Effect of Supplemental Omega-3 Fatty Acids in Patients with Superficial Bladder Cancer After Transurethral Resection: A Randomized Trial
Bladder cancer is one of the most common malignancies in the United States (U.S.), with an estimated 68,810 new cases expected to be diagnosed in 2008. Of these new cases, approximately 80% will be tumors confined to the epithelium or submucosa "so called" "superficial tumors". These patients with lower grade disease are watched conservatively with transurethral endoscopic resection (TURBT) as the standard initial management of superficial surveillance, followed by cystoscopic bladder examinations and no adjuvant treatment. Under such a treatment plan (representing the standard of care in the U.S.), low risk patients still have a recurrence risk of approximately 60% - albeit only a 5-10% risk of progression and many patients have frequent recurrences, which adversely affects overall health and quality of life. Additional or adjuvant therapeutic or disease management options in this low risk group to reduce the risk of recurrence, and thereby minimize additional TURBTs and the associated morbidities, are urgently needed - particularly agents which are simple, safe, and easily administered, and do not require intervention (e.g., chemotherapy or immunotherapy). Such agents would represent a significant advancement in the treatment of superficial bladder cancer and a significant improvement in the quality of life for many of these patients.
Studies suggest a strong environmental component to bladder cancer risk, e.g.,, cigarette smoking is one of the strongest risk factors and physical inactivity and obesity are also associated with elevated risk. However, relatively few studies have evaluated whether dietary components impact bladder cancer risk. Inflammation has been implicated in the etiology of bladder cancer; therefore, it is plausible that dietary factors that lower inflammation may potentially reduce bladder cancer risk, and perhaps the risk of recurrence. Omega-3 fatty acids are one such possible dietary factor.

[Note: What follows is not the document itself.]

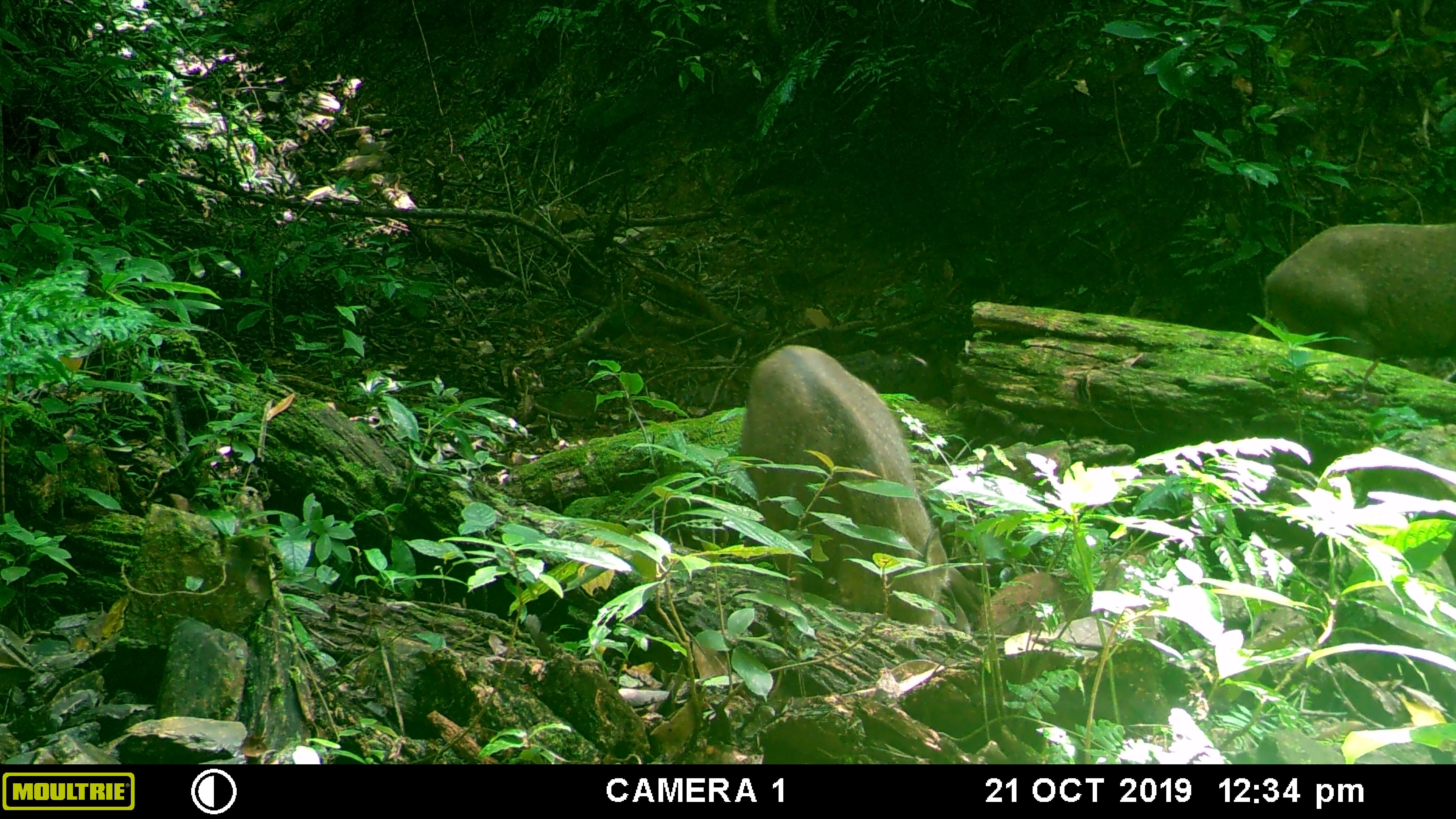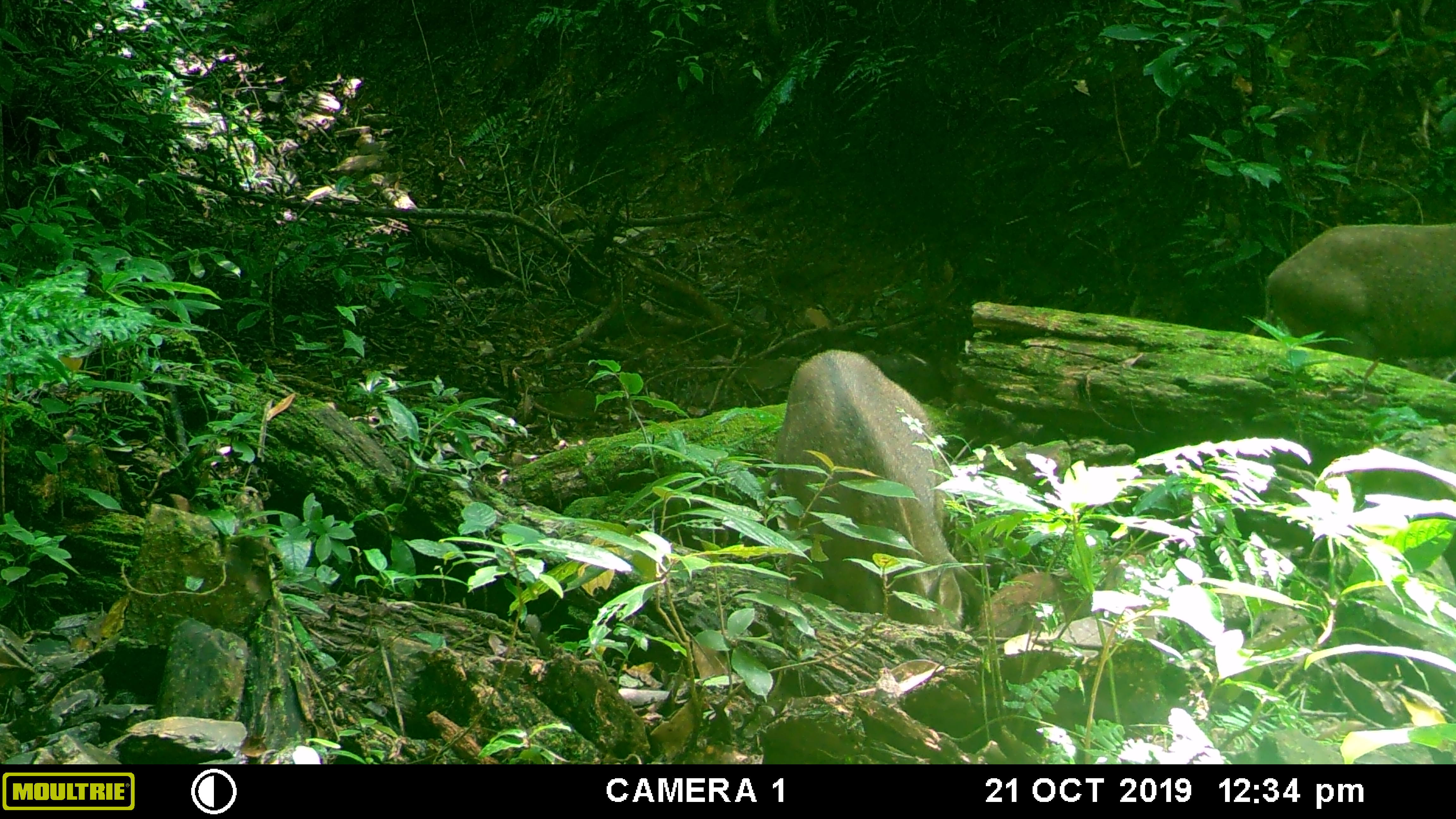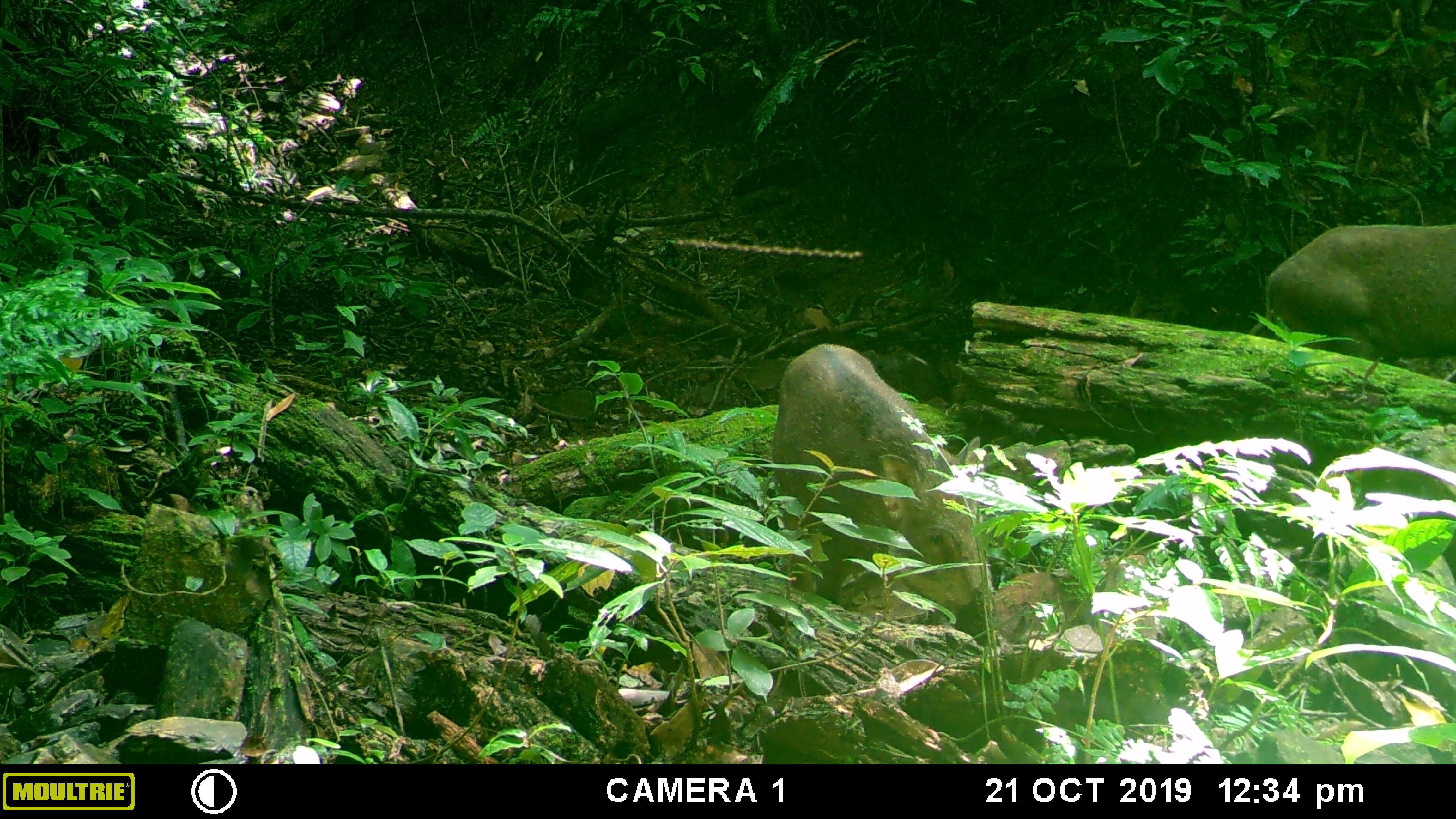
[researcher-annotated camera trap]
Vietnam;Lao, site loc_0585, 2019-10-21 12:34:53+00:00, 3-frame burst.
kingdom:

This proposed study is a placebo-controlled randomized clinical trial that aims to evaluate whether dietary supplementation of two doses of omega-3 fatty acids (1800 mg and 3600 mg daily) for 9 months can reduce one-year (post-intervention) recurrence rates in patients with low risk, superficial bladder cancer after TURBT. We would recruit 120 patients with low grade superficial bladder cancer and randomly assign them to three groups (n=40/group): omega-3 fatty acids (1800mg daily), omega-3 fatty acids (3600mg daily), or placebo for a period of 9 months. Efficacy of the omega-3 fatty acid supplementation will be determined by comparing the one-year recurrence rates in the treated groups to 1) the placebo group, and 2) the well-accepted historical recurrence rate of 60%. Omega-3 fatty acids are a particularly attractive option because they are generally considered safe, are part of the usual diet, and are potentially mechanistically linked to bladder cancer through inflammation.
To our knowledge, this would be the first dietary intervention trial conducted in bladder cancer patients. It will inform on the feasibility, safety, and potential efficacy of a chemoprevention trial with a dietary agent (omega-3 fatty acids) in patients with low grade, low risk bladder cancer who have no good therapeutic options to manage their disease. In addition, the study will advance understanding of how omega-3 fatty acids might modulate or mediate important physiological parameters and immunohistochemical markers in bladder cancer patients, and may provide useful information regarding the potential of these markers as surrogate endpoints for bladder cancer patients. It would also potentially expose other opportunities for dietary and other health behavior interventions in these patients. In summary, this proposed study could contribute to establishing non-toxic, non-intensive, safe dietary treatment strategies for patients with low risk bladder cancer, forestall the need for repeat surgery, and improve quality of life.